Daarom roepen wij de politiek op het in één keer goed te doen. Maak het niet nog ingewikkelder. De kinderopvang is er klaar voor! En ook vanuit het onderwijs klinkt dit geluid duidelijk door in ons gezamenlijke persbericht BMK en PO-Raad.
Onbegrijpelijk
De SER onderschrijft het belang van de buitenschoolse opvang maar constateert helaas dat we in die leeftijdsgroep moeten beginnen met slechts een recht op toegang voor bepaalde doelgroepen: voor kinderen met een risico op een achterstand. En dat is zonde. Waarom lossen we de versnippering en de segregatie in het aanbod voor kinderen van nul tot vier jaar op en introduceren we die versnippering in de BSO? Waarom heeft de SER niet gekozen voor een eenduidig beleid voor 0-13 jarigen, ook waar het de financiering betreft?
De SER pakt niet door met schoon schip maken met de financiering na alles wat er fout is gegaan. Zelfs na het debacle van de kinderopvangtoeslagaffaire en het meedogenloze rapport ‘Ongekend onrecht’ waar ons voltallige kabinet over viel, geeft de SER geen advies over een oplossingsrichting voor de financiering van de kinderopvang. Wat ons betreft is een andere financiering, waarin de kinderopvang rechtstreeks betaald wordt en ouders niet eerst de volledige rekening moeten voorschieten, de hoogste tijd. Onbegrijpelijk dat de SER dit, na alles wat er gebeurt is, niet adviseert.
Het belang van kind en ouders is niet gediend bij het behouden van het systeem van kinderopvangtoeslag via de Belastingdienst en is ook niet gediend bij argumenten dat er eerst gewerkt moet worden aan de kwaliteit van de BSO en aan de ‘capaciteit van de kinderopvang’, zoals we lezen in de maatregelen. Deze argumenten lijken uitsluitend tot doel te hebben het voorsorteren op publiek financiering uit te stellen naar een later moment.
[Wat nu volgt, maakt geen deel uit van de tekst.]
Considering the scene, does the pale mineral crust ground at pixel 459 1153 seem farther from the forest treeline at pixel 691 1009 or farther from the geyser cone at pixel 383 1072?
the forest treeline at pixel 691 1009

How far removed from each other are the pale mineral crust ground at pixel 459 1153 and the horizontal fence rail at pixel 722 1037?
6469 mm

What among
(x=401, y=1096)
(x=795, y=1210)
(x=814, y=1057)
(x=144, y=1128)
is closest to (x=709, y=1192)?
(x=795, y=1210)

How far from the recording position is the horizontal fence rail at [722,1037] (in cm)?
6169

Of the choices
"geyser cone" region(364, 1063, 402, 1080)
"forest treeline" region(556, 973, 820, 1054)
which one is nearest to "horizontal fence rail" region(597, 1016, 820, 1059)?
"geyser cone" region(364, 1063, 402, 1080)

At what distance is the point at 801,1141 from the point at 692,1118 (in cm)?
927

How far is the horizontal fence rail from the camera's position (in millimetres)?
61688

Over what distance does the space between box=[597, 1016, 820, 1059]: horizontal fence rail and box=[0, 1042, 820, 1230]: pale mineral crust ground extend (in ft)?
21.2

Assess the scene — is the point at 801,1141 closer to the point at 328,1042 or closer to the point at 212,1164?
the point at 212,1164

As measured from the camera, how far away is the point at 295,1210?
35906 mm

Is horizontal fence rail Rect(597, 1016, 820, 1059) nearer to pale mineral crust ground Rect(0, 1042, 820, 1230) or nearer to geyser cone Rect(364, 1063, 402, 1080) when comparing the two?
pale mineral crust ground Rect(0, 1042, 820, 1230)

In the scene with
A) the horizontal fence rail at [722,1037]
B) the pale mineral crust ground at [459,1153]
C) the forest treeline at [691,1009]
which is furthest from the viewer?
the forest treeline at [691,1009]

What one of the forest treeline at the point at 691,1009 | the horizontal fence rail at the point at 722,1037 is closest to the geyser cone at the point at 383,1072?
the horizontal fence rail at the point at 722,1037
En van uitstel komt afstel.
Wie zat aan tafel bij de SER?
Het SER-advies is niet tot stand gekomen door betrokkenheid vanuit de maatschappelijke kinderopvang en het onderwijs, alleen de belangen van de commerciële kinderopvang lijken in de maatregelen door te klinken. Bij dit huidige SER advies zat namens de werkgevers in de kinderopvang, alleen de Brancheorganisatie Kinderopvang aan tafel.
We hebben in een brief onze input aan de SER willen meegeven (download hier onze brief aan de SER en onze brief aan VNO-NCW) maar onze inbreng zien wij niet terug in het rapport.
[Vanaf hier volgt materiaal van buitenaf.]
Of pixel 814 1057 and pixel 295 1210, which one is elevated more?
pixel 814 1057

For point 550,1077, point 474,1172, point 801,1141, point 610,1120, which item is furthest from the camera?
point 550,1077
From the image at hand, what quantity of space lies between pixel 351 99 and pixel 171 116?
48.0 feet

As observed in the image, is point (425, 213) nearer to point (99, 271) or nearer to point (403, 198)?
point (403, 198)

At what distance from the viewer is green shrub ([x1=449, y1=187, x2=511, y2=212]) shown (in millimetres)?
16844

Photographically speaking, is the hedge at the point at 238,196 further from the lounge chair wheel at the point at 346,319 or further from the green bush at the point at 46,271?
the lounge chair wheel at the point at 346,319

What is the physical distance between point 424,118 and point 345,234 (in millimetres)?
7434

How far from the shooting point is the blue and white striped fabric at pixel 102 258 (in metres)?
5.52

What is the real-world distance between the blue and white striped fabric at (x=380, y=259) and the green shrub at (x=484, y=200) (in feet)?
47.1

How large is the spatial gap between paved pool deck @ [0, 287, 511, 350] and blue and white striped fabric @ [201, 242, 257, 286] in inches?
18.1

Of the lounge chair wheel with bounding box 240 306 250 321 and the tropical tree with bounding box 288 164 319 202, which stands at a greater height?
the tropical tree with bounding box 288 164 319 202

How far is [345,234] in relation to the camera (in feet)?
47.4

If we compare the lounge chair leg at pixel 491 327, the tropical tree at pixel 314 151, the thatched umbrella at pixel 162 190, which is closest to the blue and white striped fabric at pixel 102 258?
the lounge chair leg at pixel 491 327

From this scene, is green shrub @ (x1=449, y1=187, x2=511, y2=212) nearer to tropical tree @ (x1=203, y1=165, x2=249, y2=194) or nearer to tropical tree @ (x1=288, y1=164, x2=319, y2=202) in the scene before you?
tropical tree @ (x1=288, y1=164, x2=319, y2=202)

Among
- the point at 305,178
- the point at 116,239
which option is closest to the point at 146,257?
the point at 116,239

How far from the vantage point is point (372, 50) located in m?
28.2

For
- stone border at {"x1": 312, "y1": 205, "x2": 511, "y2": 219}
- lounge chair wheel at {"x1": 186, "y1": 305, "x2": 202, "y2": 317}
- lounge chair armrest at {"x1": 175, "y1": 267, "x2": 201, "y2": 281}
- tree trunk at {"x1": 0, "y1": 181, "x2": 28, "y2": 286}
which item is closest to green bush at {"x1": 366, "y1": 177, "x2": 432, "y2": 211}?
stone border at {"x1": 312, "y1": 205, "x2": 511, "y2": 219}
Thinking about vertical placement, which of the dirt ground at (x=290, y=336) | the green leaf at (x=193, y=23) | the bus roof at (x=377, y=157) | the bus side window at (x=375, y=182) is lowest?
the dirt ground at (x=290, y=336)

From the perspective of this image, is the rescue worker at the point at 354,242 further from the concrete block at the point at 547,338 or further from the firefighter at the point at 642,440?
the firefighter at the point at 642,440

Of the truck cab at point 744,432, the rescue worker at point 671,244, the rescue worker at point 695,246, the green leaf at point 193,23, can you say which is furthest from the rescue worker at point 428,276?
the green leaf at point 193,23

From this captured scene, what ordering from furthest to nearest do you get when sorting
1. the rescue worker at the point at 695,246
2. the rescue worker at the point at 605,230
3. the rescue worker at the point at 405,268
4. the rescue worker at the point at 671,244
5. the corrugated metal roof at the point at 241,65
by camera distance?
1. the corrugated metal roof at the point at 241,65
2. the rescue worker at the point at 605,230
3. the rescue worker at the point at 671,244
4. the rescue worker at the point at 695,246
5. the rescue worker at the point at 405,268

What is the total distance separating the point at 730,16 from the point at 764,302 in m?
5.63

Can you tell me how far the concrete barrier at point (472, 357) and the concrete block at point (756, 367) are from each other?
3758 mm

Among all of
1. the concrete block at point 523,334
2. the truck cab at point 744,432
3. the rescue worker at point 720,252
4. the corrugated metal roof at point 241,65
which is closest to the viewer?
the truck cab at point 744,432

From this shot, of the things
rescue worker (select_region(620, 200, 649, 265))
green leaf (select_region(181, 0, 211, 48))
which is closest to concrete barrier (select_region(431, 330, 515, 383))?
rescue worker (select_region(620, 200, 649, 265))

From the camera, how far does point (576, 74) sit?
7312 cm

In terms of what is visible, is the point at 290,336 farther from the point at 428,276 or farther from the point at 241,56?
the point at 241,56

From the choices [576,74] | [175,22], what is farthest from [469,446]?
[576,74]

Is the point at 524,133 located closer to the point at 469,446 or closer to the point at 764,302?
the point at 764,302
For-profit en not-for-profit
De branche kinderopvang zet op jaarbasis ongeveer 5 miljard om; 70% van dit geld komt voort uit collectieve middelen. De kinderopvang is een hybride sector die voor de helft uit commerciële/for –profit organisaties bestaat en de andere helft uit maatschappelijke/not-for-profit organisaties. De kinderopvang is een ondernemende, innovatieve sector waar winst gemaakt mag worden.
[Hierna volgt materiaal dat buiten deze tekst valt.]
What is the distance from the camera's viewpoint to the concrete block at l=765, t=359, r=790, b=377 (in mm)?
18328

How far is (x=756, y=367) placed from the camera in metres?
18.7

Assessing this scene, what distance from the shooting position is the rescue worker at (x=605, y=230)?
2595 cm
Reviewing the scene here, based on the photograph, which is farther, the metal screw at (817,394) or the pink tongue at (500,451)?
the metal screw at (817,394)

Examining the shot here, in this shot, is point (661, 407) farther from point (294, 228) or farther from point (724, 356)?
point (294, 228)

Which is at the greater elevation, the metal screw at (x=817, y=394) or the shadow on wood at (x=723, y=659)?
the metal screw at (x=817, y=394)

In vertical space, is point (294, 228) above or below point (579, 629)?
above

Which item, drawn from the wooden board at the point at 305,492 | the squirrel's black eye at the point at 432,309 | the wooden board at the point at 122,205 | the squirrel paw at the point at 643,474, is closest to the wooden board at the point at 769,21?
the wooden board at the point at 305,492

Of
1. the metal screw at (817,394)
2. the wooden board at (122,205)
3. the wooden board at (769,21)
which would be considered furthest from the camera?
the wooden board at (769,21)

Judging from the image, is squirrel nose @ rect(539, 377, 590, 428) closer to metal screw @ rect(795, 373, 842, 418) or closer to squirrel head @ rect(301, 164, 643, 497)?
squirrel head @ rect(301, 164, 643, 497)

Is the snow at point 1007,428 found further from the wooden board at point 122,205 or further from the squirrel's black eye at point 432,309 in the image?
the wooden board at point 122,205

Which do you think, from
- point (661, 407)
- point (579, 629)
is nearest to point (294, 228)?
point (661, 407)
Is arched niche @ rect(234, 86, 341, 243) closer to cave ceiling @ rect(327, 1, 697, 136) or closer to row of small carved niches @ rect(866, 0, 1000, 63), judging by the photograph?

Ook maatschappelijke kinderopvangorganisaties zijn voorstander van ondernemerschap met een gezonde, strakke bedrijfsvoering waar efficiënt met middelen wordt omgegaan. Ook maatschappelijke organisaties maken winst. Wij onderscheiden ons echter door te allen tijde gemaakte winst terug in de organisaties te investeren. Dat is goed voor de kwaliteit kinderopvang; kinderen profiteren daarvan. En het is gemeenschapsgeld.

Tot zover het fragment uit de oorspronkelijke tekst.